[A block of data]
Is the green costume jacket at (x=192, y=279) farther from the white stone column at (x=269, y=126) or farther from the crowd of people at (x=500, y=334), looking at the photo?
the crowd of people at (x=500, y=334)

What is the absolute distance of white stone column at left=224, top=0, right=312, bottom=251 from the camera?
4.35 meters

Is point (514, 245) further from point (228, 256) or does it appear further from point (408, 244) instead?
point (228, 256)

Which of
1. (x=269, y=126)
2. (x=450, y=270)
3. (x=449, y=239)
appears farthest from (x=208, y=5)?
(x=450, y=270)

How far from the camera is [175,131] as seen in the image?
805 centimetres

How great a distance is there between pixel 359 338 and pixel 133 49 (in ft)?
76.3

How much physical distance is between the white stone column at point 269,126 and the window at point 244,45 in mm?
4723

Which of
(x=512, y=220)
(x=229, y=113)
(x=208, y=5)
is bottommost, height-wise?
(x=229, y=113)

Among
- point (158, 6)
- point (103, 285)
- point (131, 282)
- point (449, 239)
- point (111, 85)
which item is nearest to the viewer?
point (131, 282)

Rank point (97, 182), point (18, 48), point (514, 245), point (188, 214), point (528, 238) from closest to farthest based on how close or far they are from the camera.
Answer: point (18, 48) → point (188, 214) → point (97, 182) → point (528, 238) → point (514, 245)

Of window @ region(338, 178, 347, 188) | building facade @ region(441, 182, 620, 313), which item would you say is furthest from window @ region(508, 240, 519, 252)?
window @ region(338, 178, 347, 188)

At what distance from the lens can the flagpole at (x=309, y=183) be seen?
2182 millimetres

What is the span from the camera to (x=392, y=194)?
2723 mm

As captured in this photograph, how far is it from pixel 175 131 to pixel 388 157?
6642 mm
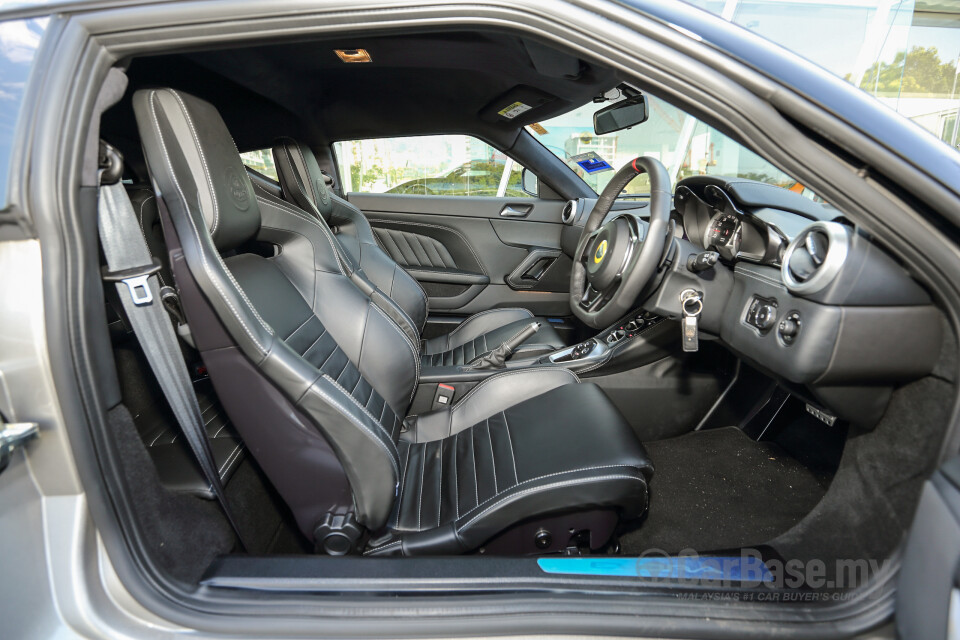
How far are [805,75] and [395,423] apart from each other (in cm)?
123

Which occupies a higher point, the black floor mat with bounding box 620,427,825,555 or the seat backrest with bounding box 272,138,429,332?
the seat backrest with bounding box 272,138,429,332

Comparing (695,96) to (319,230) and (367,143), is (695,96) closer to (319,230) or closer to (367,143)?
(319,230)

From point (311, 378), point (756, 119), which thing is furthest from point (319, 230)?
point (756, 119)

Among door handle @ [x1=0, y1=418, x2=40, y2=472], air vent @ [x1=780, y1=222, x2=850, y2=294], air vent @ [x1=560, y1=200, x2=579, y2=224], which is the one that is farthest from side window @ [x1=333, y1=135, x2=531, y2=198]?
door handle @ [x1=0, y1=418, x2=40, y2=472]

Your goal » Rewrite every line of the records with "camera" replaced by "observer" wherever it appears, keeping everything else the same, and leave the pictures out.

Answer for this exercise »
Is the green costume jacket at (x=192, y=279) farther from the white stone column at (x=269, y=126) or farther from the crowd of people at (x=500, y=334), looking at the photo?
the crowd of people at (x=500, y=334)

What is the absolute distance of white stone column at left=224, top=0, right=312, bottom=251 from the observer?
4.35 meters

Is point (514, 245) further from point (228, 256) or does it appear further from point (408, 244) instead?
point (228, 256)

Which of
1. (x=269, y=126)
2. (x=450, y=270)
3. (x=449, y=239)
appears farthest from (x=208, y=5)?
(x=450, y=270)

How far from the observer is [175,131] as seen in the image?
805 centimetres

How great a distance is there between pixel 359 338 and pixel 133 49 (in ft)?
76.3

How much physical distance is between the white stone column at point 269,126 and the window at point 244,45 in mm?
4723

Which of
(x=512, y=220)
(x=229, y=113)
(x=208, y=5)
is bottommost, height-wise?
(x=229, y=113)

Among
- point (158, 6)
- point (103, 285)
- point (131, 282)
- point (449, 239)
- point (111, 85)
which item is nearest to the viewer?
point (131, 282)

Rank point (97, 182), point (18, 48), point (514, 245), point (188, 214), point (528, 238) from closest to farthest based on how close or far they are from the observer.
Answer: point (18, 48) → point (188, 214) → point (97, 182) → point (528, 238) → point (514, 245)

Of window @ region(338, 178, 347, 188) | building facade @ region(441, 182, 620, 313), which item would you say is furthest from window @ region(508, 240, 519, 252)?
window @ region(338, 178, 347, 188)

At what distance from the lens can the flagpole at (x=309, y=183) be seen?
2182 millimetres

What is the span from the observer to (x=392, y=194)?
2723 mm

As captured in this photograph, how far is it from pixel 175 131 to pixel 388 157?
6642 mm
How far are [805,75] and [395,423] apart from each other (in cm)?
123

Which occupies a higher point, the black floor mat with bounding box 620,427,825,555 or the seat backrest with bounding box 272,138,429,332?
the seat backrest with bounding box 272,138,429,332

Comparing (695,96) to (319,230) and (367,143), is (695,96) closer to (319,230) or closer to (367,143)?
(319,230)

From point (311, 378), point (756, 119), which thing is furthest from point (319, 230)?
point (756, 119)

Among door handle @ [x1=0, y1=418, x2=40, y2=472], air vent @ [x1=780, y1=222, x2=850, y2=294], air vent @ [x1=560, y1=200, x2=579, y2=224], which is the one that is farthest from side window @ [x1=333, y1=135, x2=531, y2=198]?
door handle @ [x1=0, y1=418, x2=40, y2=472]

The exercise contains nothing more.